Le nerf de la bataille en cours, ce sont les blocages des raffineries et des dépôts pétroliers, des points névralgiques au nombre relativement réduits. Bloquer la production et l’acheminement de pétrole, c’est sortir des revendications symboliques, c’est attaquer là où ça fait mal. Depuis le 12 octobre, la plupart des raffineries françaises sont arrêtées. Vendredi, 8 étaient en arrêt total, celle de Fos fonctionnait encore à débit réduit mais était déjà sur le point de s’arrêter, Port-Jêrome et Petit Couronne étaient en cours d’arrêt. Arrêter puis remettre en marche une raffinerie, ça ne se fait pas comme ça, alors si les deux dernières ont été stoppées cette semaine, c’est qu’elles ne sont pas prêtes de repartir… Le 22, on apprenait que les sites de Dunkerque et Reichstett allaient être fermés, une raison de plus pour continuer, ne pas laisser passer cet affront supplémentaire. Les terminaux pétroliers de Fos Lavera, qui approvisionnent en pétrole brut six raffineries françaises, sont en grève depuis 27 jours, 54 pétroliers sont en rade à Fos et Marseille, une bonne dizaine au Havre. En plus du pétrole, les plus gros terminaux méthaniers français sont également arrêtés à Montoir-de-Bretagne et à Fos-Tonkin. L’expulsion dure de la raffinerie de Grand-Puits vendredi 22, et la trentaine de déblocages de dépôts dans la semaine n’ont pas entamé la détermination des grévistes.

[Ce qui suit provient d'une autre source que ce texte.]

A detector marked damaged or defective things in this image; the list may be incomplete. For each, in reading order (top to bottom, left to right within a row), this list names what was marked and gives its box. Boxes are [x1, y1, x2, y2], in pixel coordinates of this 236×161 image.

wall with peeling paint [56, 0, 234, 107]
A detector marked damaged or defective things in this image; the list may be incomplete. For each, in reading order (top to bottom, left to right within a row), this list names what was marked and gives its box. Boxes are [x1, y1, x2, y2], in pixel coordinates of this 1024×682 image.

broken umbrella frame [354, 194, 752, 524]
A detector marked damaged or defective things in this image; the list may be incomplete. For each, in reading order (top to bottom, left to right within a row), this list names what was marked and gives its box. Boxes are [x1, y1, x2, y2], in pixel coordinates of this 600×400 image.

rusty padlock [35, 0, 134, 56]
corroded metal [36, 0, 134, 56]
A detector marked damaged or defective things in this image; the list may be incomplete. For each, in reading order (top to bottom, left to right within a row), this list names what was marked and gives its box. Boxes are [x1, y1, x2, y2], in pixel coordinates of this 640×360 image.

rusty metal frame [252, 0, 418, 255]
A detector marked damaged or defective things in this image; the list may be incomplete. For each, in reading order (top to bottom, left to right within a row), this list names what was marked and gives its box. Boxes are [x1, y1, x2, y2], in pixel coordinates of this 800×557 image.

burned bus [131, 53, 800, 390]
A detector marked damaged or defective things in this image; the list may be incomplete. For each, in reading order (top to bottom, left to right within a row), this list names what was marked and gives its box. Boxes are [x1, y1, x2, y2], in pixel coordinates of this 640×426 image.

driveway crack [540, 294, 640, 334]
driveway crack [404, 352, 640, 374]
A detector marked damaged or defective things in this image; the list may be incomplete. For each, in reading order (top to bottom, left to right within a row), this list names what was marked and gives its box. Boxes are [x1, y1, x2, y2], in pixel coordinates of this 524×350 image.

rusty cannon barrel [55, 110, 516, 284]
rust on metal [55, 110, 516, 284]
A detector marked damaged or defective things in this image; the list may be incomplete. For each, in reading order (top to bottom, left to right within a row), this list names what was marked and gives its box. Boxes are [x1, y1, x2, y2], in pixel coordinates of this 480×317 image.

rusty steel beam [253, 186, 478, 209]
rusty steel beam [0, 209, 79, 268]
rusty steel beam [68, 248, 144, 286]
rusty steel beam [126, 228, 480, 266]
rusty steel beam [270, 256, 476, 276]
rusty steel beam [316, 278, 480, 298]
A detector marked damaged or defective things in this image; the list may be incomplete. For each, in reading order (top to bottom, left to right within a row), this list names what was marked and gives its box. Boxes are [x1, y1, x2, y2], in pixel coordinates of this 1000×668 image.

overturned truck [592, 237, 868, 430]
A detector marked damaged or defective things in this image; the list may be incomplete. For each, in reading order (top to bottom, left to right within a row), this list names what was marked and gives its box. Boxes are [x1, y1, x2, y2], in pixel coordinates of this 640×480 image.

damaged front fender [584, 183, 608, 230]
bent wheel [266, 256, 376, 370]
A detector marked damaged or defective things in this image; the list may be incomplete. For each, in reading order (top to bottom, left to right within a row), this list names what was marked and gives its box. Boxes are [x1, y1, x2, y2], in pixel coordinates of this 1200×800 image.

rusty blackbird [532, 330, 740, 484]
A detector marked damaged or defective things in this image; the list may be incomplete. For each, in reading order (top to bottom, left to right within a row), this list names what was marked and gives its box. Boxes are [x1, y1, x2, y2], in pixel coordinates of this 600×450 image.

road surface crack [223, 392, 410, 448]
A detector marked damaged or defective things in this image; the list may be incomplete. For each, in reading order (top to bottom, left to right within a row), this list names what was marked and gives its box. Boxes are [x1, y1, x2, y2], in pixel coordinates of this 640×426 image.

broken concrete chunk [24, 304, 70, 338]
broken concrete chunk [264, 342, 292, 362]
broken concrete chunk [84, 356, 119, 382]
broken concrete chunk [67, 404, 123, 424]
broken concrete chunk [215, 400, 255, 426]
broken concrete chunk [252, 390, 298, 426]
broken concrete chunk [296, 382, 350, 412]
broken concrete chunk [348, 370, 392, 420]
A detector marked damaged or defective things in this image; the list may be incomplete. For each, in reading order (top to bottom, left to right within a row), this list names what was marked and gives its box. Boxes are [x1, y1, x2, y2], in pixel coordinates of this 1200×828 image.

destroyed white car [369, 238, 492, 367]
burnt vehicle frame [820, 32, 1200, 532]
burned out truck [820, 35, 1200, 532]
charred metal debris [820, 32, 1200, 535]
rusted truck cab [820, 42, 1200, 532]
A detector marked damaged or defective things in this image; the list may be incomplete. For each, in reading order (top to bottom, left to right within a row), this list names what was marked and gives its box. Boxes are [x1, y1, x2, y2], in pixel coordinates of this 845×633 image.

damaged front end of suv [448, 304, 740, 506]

À Feyzin vendredi 22, l’AG s’est prononcée pour un arrêt du travail illimité, « jusqu’au retrait de la réforme ». Il n’est plus question de revoter la grève tous les jours, il est question de tenir, coûte que coûte, et c’est parti pour durer.
Il faut dire qu’à Feyzin, comme dans la plupart des raffineries, les grévistes se sont organisés pour ça : des actions ont été menées avec les autres salariés de la chimie (Arkhema, Bluestar, Rhodia, IFP), des profs, des cheminots et des étudiants (comme le péage gratuit de vendredi 22 à Vienne qui a permis de recueillir 5000€). À Dunkerque, Donges ou Grand-Puits, des chèques affluent également de partout. Cet argent, c’est une garantie que la lutte se poursuive effectivement.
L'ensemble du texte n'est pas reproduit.